- [EXERCISE GOAL] Extract every line from the records below that contains the word "site".

- [INPUT]
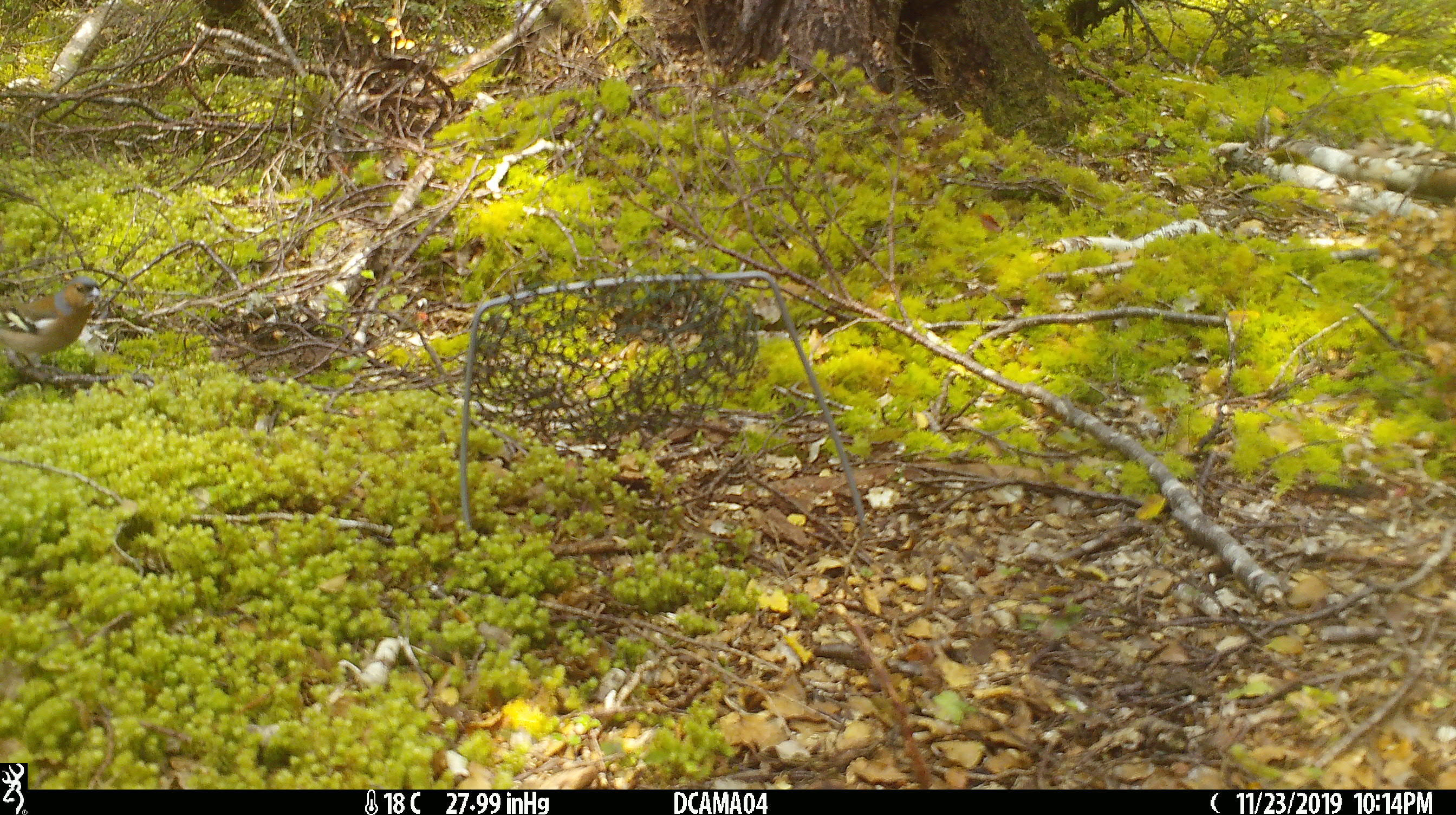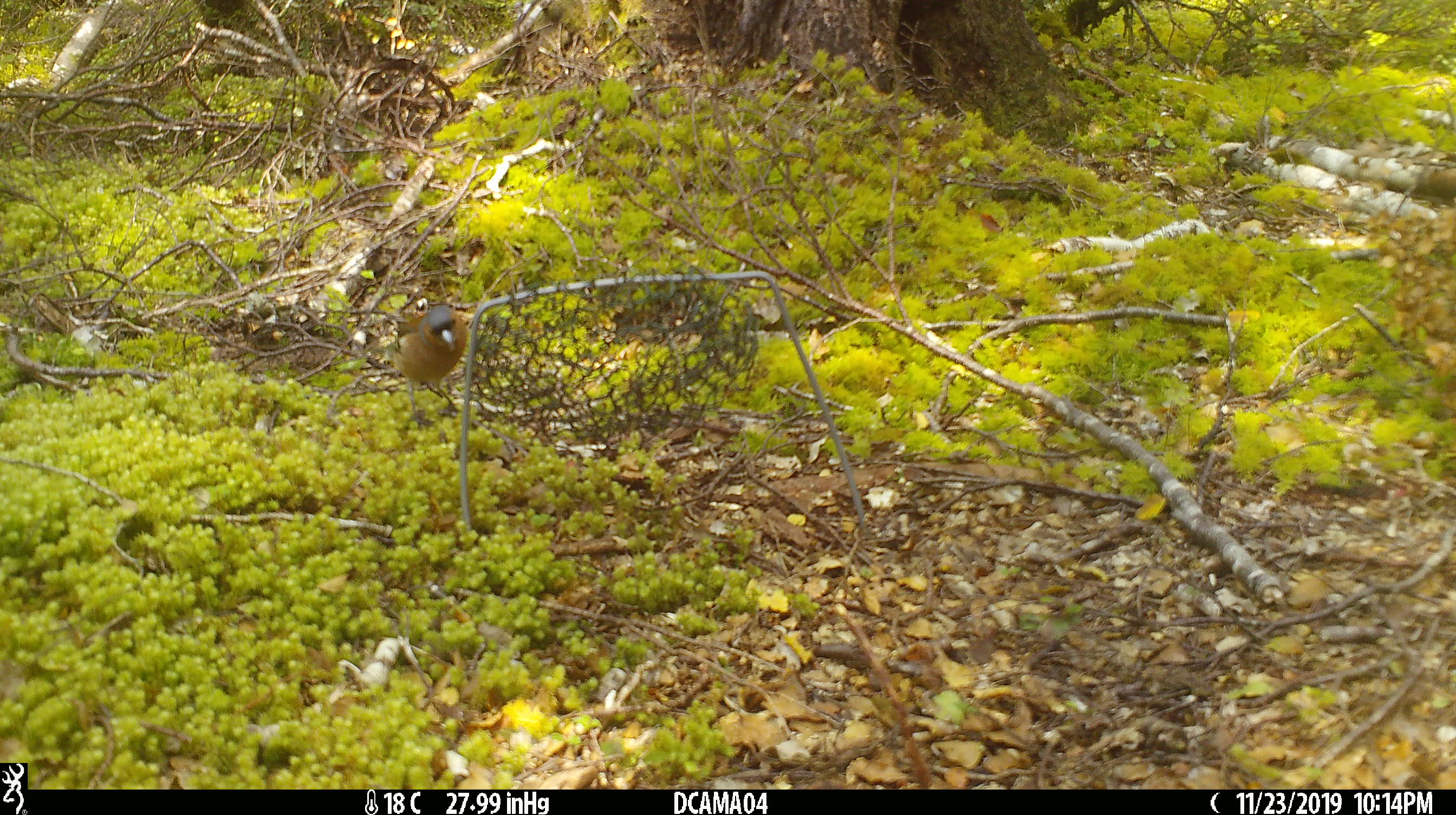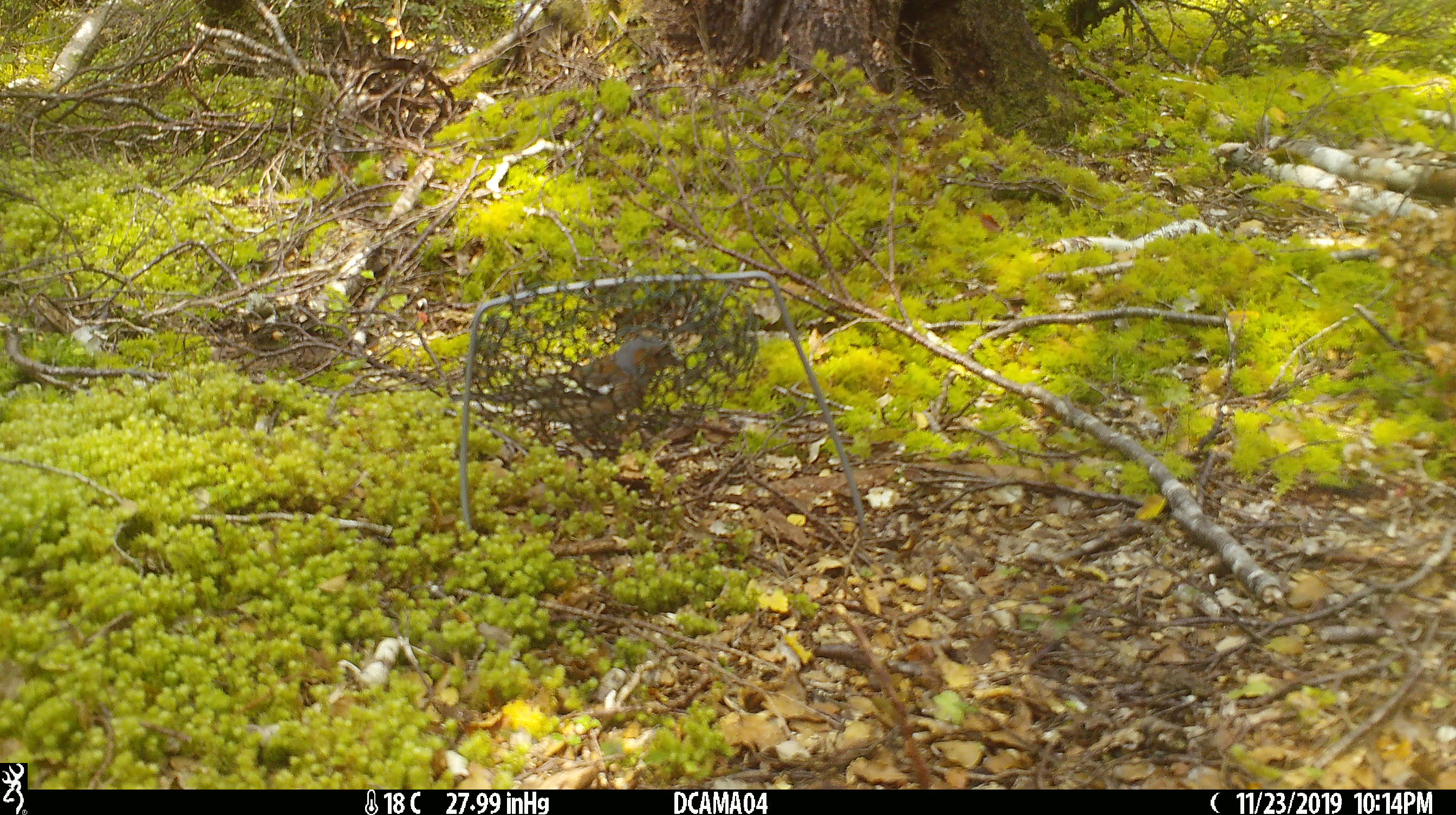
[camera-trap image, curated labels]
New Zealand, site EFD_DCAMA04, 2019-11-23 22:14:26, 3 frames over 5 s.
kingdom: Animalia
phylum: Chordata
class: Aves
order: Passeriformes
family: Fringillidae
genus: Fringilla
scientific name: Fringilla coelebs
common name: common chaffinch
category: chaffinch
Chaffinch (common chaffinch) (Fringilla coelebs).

...

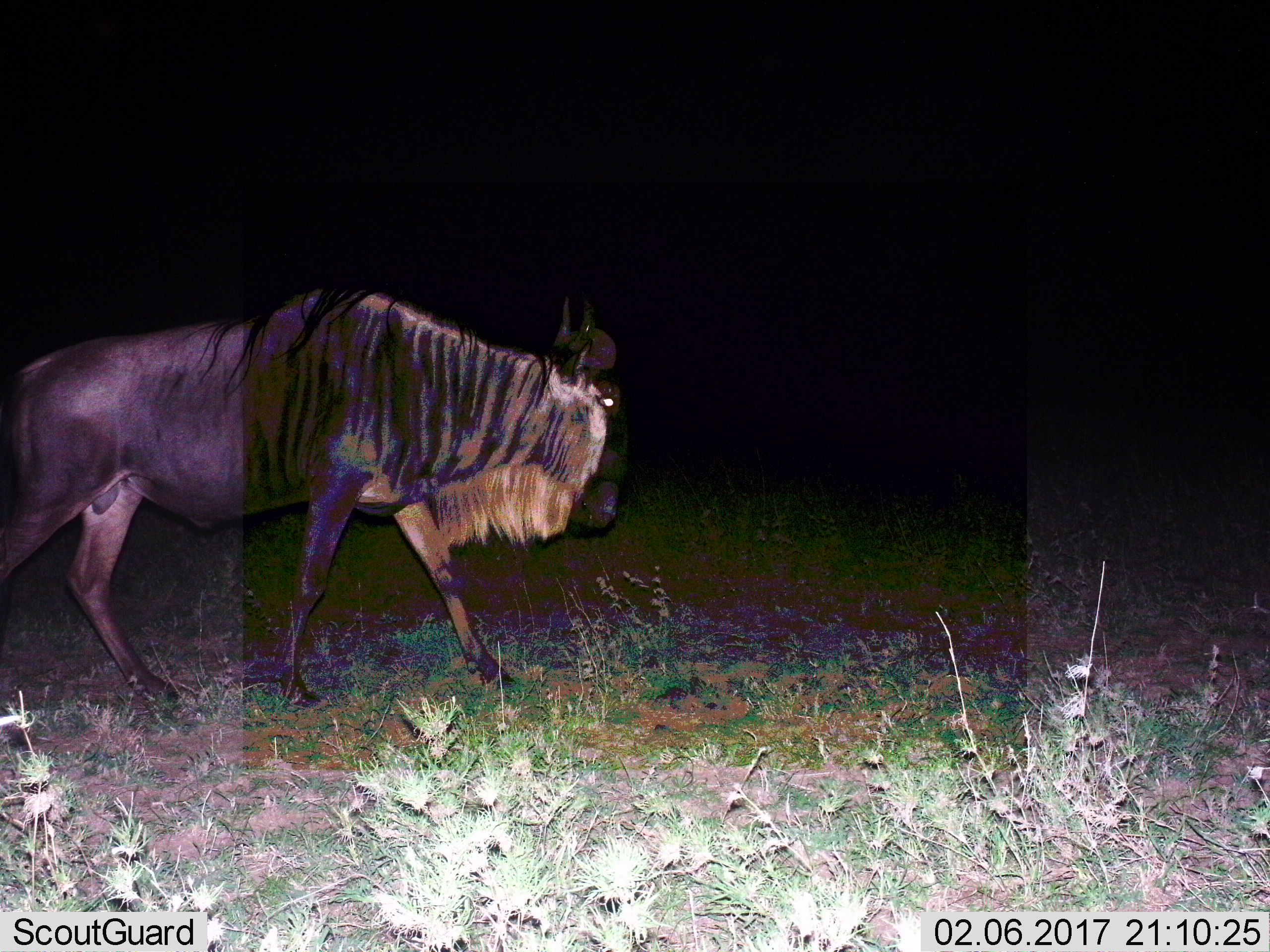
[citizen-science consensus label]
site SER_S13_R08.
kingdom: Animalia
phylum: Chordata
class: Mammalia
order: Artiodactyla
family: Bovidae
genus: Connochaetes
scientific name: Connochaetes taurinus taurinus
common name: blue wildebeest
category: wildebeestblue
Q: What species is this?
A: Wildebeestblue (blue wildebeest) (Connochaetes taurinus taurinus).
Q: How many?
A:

...

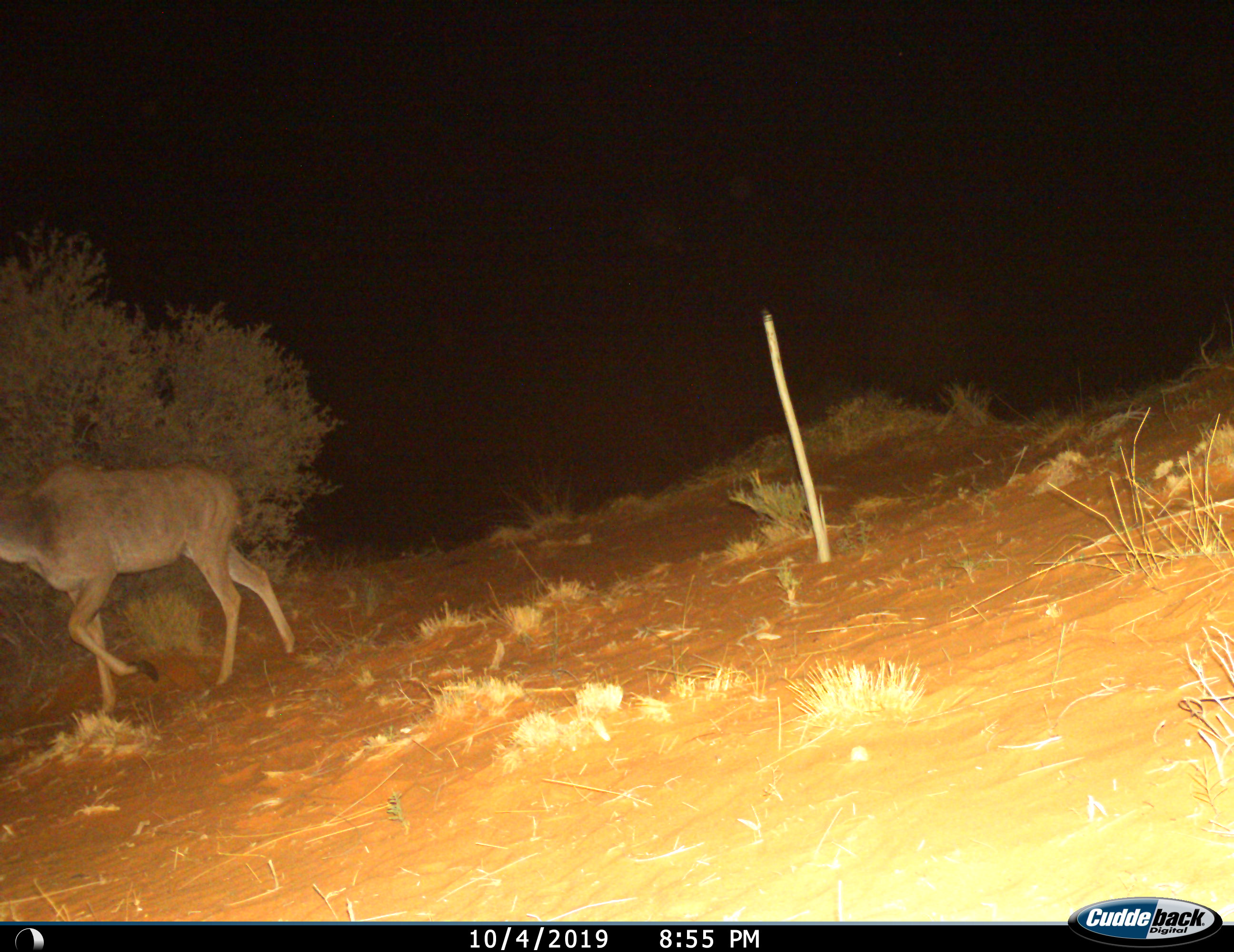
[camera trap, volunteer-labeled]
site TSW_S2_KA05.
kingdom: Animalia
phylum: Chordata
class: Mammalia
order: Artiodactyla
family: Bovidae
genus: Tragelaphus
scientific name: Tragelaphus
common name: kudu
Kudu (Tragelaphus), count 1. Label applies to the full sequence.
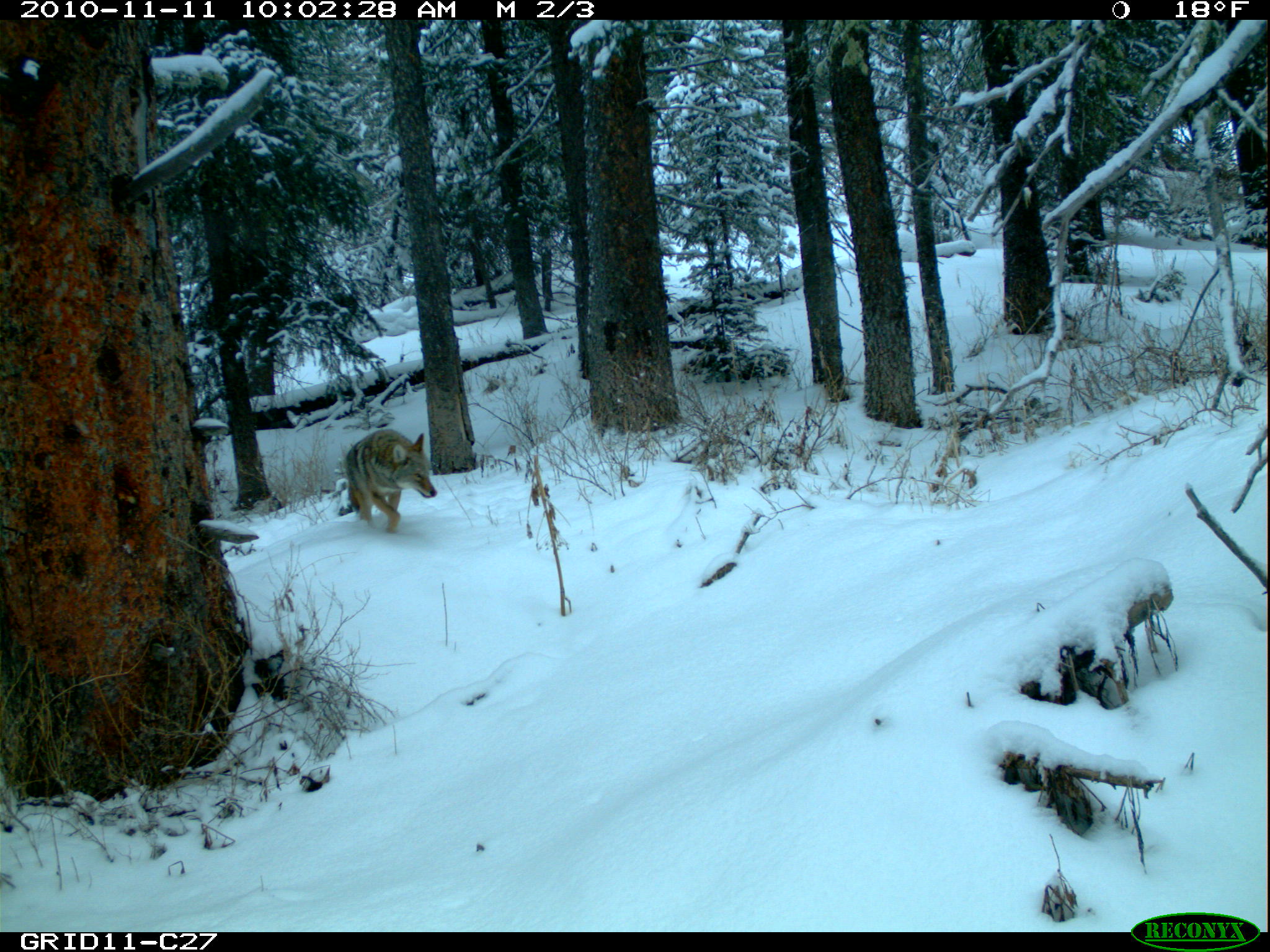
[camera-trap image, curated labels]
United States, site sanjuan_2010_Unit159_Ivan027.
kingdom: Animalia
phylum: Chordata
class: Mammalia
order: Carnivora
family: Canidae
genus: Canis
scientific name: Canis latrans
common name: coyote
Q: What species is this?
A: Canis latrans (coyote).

- [ANSWER TO THE PROBLEM]
New Zealand, site EFD_DCAMA04, 2019-11-23 22:14:26, 3 frames over 5 s.
site SER_S13_R08.
site TSW_S2_KA05.
United States, site sanjuan_2010_Unit159_Ivan027.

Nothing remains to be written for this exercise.